___ Records for this exercise
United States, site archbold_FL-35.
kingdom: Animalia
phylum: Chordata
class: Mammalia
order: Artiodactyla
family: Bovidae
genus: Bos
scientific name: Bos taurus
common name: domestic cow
______
Word for word, repeat each entry shown above.

United States, site archbold_FL-35.
kingdom: Animalia
phylum: Chordata
class: Mammalia
order: Artiodactyla
family: Bovidae
genus: Bos
scientific name: Bos taurus
common name: domestic cow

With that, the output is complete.